Deputy Political Editor

For a party at pains to combat its reputation as a refuge for older men with views most kindly described as traditional, it was not the most helpful of comments.

And the UK Independence Party is facing renewed accusations of sexism after its treasurer suggested women should not be promoted to company boards because they were not as good as men at chess, bridge or poker.

Stuart Wheeler's remark came just days after Ukip was embroiled in a racism row when a prominent Euro-MP, Godfrey Bloom, attacked the allocation of British aid to countries in "bongo bongo" land.

Mr Wheeler spoke his mind at a debate on whether "gender quotas" should be imposed on companies to force them to appoint more women to senior positions.

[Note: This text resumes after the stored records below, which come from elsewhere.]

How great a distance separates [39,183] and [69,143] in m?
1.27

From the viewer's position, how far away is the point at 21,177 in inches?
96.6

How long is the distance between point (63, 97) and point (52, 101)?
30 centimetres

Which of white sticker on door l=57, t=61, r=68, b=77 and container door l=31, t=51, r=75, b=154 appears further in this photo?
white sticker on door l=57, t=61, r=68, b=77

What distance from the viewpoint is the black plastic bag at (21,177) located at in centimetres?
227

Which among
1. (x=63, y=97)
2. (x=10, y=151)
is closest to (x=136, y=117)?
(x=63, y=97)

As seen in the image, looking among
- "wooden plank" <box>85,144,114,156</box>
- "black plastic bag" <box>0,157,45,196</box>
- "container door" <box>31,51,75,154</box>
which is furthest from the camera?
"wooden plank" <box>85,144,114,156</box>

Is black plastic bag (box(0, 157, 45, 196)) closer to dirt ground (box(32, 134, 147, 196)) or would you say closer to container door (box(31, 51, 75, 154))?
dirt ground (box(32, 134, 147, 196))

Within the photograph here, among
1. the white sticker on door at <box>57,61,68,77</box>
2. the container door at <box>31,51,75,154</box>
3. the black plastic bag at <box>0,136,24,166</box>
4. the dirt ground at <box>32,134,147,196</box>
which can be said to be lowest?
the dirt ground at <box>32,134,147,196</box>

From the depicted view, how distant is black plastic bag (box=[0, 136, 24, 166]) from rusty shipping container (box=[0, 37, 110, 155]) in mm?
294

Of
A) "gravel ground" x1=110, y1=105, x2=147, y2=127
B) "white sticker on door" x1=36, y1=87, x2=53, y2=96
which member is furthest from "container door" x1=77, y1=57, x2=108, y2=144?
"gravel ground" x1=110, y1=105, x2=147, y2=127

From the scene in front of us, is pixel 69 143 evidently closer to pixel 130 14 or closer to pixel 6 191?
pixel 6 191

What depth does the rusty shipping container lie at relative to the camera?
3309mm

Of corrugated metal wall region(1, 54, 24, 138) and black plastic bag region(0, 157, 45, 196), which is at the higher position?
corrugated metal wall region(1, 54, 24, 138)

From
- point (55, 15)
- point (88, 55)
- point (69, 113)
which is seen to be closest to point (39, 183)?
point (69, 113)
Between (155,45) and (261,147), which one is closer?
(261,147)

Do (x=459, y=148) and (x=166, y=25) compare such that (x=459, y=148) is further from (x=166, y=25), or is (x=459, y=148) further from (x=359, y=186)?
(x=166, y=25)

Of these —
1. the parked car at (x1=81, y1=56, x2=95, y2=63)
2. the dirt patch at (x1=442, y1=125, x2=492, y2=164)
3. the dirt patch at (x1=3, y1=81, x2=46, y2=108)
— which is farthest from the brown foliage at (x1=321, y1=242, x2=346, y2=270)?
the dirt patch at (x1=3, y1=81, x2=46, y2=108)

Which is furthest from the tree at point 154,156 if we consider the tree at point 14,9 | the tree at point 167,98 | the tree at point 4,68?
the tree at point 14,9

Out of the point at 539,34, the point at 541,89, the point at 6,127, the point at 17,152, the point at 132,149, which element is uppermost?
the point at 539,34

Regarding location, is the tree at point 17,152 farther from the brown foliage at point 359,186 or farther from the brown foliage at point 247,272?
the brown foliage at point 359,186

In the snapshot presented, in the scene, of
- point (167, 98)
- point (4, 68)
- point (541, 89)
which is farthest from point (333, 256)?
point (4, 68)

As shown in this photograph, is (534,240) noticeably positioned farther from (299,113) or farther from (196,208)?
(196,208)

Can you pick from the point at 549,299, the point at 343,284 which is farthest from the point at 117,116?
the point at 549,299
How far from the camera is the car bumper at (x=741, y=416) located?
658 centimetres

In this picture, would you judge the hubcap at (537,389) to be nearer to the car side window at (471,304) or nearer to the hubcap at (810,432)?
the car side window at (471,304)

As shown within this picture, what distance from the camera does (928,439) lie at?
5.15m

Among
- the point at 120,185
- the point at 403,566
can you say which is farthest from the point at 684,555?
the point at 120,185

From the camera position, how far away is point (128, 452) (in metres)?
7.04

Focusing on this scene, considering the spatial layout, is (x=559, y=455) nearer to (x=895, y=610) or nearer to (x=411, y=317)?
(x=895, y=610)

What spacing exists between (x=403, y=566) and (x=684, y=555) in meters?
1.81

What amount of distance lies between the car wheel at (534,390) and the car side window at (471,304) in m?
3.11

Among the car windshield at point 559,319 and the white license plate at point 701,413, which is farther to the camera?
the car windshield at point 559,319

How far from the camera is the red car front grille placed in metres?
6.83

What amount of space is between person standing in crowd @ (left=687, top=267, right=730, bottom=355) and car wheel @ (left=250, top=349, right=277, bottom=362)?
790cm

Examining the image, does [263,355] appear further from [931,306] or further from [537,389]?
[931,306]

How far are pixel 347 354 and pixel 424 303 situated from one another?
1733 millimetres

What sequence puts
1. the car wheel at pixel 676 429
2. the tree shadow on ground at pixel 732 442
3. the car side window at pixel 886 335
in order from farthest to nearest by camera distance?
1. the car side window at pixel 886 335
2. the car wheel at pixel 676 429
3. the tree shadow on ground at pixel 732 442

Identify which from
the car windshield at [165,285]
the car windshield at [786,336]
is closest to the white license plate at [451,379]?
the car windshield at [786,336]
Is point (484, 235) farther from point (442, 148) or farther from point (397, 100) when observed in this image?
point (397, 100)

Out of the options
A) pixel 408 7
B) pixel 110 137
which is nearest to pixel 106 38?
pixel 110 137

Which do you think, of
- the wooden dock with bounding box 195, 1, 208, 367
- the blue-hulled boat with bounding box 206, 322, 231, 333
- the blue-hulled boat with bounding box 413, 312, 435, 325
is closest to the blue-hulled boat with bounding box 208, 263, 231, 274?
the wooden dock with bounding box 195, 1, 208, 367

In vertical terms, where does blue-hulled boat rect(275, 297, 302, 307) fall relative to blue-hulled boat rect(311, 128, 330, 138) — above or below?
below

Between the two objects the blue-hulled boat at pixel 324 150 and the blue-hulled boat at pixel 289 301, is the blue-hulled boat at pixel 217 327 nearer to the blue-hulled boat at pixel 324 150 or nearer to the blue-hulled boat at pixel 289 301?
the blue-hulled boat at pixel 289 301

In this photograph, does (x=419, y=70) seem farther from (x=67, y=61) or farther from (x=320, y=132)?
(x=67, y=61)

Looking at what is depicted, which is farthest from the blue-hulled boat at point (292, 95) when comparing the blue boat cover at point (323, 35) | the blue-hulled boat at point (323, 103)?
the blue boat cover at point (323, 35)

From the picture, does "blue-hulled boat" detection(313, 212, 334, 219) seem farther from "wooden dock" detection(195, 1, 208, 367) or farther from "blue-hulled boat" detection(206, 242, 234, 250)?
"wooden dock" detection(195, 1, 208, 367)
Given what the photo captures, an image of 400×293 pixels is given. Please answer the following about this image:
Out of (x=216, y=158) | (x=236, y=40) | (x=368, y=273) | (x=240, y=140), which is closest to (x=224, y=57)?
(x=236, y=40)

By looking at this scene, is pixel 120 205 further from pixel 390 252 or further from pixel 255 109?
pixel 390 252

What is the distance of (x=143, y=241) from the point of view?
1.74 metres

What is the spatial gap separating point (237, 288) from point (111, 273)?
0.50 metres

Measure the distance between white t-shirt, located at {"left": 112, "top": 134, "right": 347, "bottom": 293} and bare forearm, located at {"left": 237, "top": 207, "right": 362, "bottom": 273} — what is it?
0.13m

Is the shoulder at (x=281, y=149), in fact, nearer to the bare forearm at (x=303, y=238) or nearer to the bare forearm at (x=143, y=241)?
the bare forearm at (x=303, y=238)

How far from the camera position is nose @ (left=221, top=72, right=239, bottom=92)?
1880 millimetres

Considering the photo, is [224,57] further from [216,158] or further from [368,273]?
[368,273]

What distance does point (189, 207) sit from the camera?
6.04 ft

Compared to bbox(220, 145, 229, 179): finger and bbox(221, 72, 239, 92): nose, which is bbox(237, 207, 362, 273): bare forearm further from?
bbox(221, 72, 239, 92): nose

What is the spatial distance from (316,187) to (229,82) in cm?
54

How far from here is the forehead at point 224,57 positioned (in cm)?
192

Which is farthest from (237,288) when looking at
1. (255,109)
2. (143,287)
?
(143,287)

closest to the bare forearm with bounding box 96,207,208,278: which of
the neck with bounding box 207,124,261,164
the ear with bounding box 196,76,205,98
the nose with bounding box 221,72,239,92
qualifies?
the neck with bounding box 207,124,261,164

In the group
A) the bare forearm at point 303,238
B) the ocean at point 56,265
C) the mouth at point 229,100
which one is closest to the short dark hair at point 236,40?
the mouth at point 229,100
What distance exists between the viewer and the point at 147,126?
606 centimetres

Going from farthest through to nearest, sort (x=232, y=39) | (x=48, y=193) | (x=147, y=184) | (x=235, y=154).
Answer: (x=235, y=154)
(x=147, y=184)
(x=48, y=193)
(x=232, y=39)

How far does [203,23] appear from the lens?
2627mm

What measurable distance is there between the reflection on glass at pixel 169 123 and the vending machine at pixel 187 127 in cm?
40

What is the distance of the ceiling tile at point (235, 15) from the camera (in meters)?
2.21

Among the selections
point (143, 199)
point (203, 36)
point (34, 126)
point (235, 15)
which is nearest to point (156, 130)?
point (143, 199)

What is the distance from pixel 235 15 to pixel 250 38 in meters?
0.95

"I would just like to challenge the idea that it is necessary to have a lot of women, or a particular number, on a board," he said.

"Business is very, very competitive and you should take the performance of women in another competitive area, which is sport where [men] have no strength advantage.

"Chess, bridge, poker - women come absolutely nowhere. I think that just has to be borne in mind."

Clare Gerada, the chairman of the Royal College of General Practitioners, who was at the debate, immediately berated him for the "disingenuous, sexist comment". She said: "My mother, at 83, is the biggest bridge champion and continues to be year on year. I think that is such a disingenuous, sexist comment."

Mr Bloom, who also attended the discussion on quotas, protested that women were sometimes given preferential treatment in the workplace.

He joked that he and the party's leader, Nigel Farage, wanted an invitation to a 'bunga bunga' party hosted by former Italian Prime Minister Silvio Berlusconi.

Ukip, which has just conducted extensive testing of potential European election candidates to root out those with maverick views, played down the "tongue-in-cheek" comments.

But the Labour MP Alison McGovern said: "These offensive and ignorant comments are yet more evidence that Ukip has become the laughing stock of British politics. Stuart Wheeler should apologise and he should try thinking before he opens his mouth, too."

Mr Wheeler later denied his comments were sexist. He said: "All I was saying was there are areas were women are not as good as men, I'm sure there are areas men are not as good as women and therefore I don't think it's always essential to have a minimum number of either."

A Ukip spokesman said: "Mr Wheeler's comments were an anecdotal example to underline the point that quotas are not the way to appoint company boards. Companies, like any organisation need the best they can get to ensure they survive in a competitive world.

"Meanwhile it was abundantly clear to every person in the room that the comments made about Berlusconi were a joke, something the media seem to have a huge problem wrapping their heads around."